Da qualche tempo  l'organo prezioso che palpitando instancabile  giorno e notte mi ha permesso di godere di una vita intensa e colorata, fa un po' i fatti suoi: a volte scavalla imbizzarrito, e poi prosegue zitto per non farsi notare. Embé? Che succede, mi dico.
Cosí, un giorno di due anni fa,  decido di fare un controllo nell'ambulatorio piú vicino, nel centro storico di Barcelona. Dopo l'elettrocardiogranma, ecco che la dottoressa salta su agitata.
“Lei ha al massimo un quarto d'ora di vita!!!” mi grida. “Angina pectoris acuta!!!!!”
Un quarto d'ora di vita? Guardo l'orologio. Accidenti, non posso salutare nessuno...  Mi vengono due lacrimoni agli occhi. Poi ho  uno scatto di luciditá. Ehi, mi dico, se devo morire in un quarto d'ora dovrei  sentire un dolore forte da qualche parte, no? Invece niente di niente.

“Sto chiamando l'ambulanza con urgenza! Deve andare all'ospedale!”  Grida intanto  la dottoressa. “Non si scomodi, rispondo, posso andare in metro”.  “Non ci provi nemmeno!” Insiste  lei. Ed ecco che arriva strombazzando l'ambulanza. E vabbé. Mi metto a sedere accanto all'autista. “No! Si metta sulla lettiga!” Mi legano mani e piedi. Accidenti, questi sembrano davvero impauriti, osservo. Visto che non c'é altro da fare, comincio a chiaccherare con l'infermiere peruviano, come si trova qui eccetera, é meglio la paella o il cebiche?  Arrivo all'Hospital  del Mar, in compagnia di un'amica colombiana, decisa a farmi da angelo custode in questo frangente. L'ospedale é affollato da vari ragazzi giovani in camice bianco. Carini, ma non é che mi diano tanto affidamento.
“C'é mica qualcuno di un po' attempato (e magari esperto) fra di voi?”, chiedo. “Sí sí,   abbiamo un supervisore”. Meno male, l'idea di fare da coniglietta d'India non mi sorride. Comunque, dopo almeno  un'ora di attesa (in cui avrei dovuto morire tre volte, secondo la dottoressa spaventata) mi mettono sul torace tutti i cerchietti che trasmettono a un foglio gli impulsi tac-tac del mio cuoricino, e mi rilasso.

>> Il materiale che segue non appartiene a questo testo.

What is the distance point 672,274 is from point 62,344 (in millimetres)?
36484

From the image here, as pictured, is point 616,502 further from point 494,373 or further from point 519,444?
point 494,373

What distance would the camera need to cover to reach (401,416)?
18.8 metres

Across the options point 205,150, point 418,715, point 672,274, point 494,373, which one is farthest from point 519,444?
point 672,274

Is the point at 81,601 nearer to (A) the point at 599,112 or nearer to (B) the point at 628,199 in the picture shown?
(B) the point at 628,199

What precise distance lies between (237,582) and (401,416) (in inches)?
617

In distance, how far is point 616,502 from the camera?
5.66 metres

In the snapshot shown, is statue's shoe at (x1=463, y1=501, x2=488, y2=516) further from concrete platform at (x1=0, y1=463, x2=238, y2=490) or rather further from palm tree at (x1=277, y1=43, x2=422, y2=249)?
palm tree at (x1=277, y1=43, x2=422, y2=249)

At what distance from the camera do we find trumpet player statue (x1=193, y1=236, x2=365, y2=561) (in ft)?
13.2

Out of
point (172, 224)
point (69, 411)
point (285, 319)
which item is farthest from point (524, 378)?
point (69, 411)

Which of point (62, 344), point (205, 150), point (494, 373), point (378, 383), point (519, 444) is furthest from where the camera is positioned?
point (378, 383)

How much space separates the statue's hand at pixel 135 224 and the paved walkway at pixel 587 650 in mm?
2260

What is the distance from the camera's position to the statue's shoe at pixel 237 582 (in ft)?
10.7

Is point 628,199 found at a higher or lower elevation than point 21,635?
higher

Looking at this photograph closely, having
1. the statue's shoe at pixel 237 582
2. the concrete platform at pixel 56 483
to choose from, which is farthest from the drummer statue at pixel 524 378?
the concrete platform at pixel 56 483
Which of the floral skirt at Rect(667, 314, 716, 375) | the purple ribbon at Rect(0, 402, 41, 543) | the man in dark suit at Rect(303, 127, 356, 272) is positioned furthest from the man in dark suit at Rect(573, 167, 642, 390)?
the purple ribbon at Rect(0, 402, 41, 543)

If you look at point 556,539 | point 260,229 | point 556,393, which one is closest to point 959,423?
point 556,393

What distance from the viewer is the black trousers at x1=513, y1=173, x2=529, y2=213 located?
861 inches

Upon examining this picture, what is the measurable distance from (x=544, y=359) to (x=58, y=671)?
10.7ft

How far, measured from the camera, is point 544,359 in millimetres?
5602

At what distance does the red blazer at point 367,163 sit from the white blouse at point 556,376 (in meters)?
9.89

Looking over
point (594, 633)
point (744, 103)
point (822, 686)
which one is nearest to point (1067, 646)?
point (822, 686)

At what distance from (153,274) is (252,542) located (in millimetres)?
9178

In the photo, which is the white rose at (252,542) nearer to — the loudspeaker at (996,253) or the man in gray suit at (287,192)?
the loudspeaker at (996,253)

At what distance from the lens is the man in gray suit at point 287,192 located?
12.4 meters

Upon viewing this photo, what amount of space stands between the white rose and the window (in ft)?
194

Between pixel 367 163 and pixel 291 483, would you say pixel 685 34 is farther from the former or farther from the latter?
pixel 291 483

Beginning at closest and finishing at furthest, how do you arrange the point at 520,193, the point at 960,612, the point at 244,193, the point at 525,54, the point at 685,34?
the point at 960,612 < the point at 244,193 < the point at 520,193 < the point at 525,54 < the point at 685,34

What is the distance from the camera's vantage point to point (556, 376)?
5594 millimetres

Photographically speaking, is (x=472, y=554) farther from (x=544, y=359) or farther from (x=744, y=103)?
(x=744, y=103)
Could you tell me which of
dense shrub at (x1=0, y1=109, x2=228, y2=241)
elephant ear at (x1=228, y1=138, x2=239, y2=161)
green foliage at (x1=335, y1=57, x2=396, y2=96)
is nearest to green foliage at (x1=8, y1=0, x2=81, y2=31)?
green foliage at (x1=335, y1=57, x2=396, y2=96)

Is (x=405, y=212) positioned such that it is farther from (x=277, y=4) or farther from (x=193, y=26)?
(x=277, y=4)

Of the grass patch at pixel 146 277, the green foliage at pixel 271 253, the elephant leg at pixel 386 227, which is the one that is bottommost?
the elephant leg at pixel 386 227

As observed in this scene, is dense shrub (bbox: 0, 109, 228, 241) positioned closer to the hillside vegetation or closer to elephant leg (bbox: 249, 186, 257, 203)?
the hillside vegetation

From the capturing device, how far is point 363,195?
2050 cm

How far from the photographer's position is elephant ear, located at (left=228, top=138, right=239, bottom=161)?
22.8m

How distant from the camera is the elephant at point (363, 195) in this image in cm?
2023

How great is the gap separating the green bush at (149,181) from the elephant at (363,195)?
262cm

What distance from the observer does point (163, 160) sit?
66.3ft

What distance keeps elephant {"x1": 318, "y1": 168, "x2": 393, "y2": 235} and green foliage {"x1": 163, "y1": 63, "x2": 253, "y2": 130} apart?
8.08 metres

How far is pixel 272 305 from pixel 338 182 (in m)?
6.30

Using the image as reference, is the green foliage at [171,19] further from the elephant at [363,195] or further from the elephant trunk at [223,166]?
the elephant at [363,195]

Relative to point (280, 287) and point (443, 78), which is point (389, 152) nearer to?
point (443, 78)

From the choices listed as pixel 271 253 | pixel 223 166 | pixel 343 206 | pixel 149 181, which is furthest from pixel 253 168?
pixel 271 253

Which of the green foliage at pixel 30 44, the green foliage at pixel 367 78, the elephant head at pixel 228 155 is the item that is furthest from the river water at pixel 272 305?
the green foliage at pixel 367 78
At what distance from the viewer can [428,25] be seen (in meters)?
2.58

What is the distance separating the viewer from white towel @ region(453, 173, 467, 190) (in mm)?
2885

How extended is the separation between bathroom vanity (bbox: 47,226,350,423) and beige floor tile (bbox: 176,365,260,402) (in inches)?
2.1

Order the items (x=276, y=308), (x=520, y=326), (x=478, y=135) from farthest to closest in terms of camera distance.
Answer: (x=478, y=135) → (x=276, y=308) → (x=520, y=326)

Dopo qualche ora arriva un medichino giovane con un sorriso: Il cuore va bene,  mi dice,  niente angina, peró vede, nella radiografia c é qualcosa che non va...Per caso, qualcuno é morto di cancro al polmone nella sua famiglia?” “Mio fratello, putroppo, che fumava come un turco. Ma chissá se poi era per quello”. “Ecco, qui c'é un nodulo, vede? Meglio che faccia una Tac per verificare”, mi avvisa.
Insomma, secondo le cronache entro in fin di vita all'ospedale, sopravvivo, ma ne esco con un cancro al polmone. Questo pomeriggio non é stato un granché, mi pare. 
Prenoto il solito volo Ryanair per l'Italia, stavolta solo andata, dato che mi immagino che dopo la Tac  dovró entrare in ospedale a farmi tagliuzzare qua e lá.
Manca una settimana alla Tac e al volo Ryanair per l'Italia. Cerco di stare piú tranquilla possibile, vivendo il momento presente. In questi casi annaffiare i gerani e togliergli le foglioline secche mi dá molta pace. E guardare il mare, le nuvole, i gabbiani, assaporando ogni momento. Una sera mi scrive in internet un giovane amico dall'Amazzonia, ci sentiamo ogni tanto, da mondi cosi diversi ed entrambi amati: la selva e la cittá. “Gisella, ho fatto un sogno in cui c' eri anche tu”, mi fa sapere. “Nuotavi in un fiume limaccioso, ma riuscivi a salvarti. Ho digiunato e preso ayahuasca per capire cosa volesse dire. Mi par di capire che hai un problema ma lo supererai. Hai un problema?”
“Sí, ma non ho voglia di parlarne. Se mai dopo, se sará il caso. Comunque grazie  per il messaggio”. Queste strane connessioni tra esseri umani lontani oceani e selve. Jung le definisce sincronie....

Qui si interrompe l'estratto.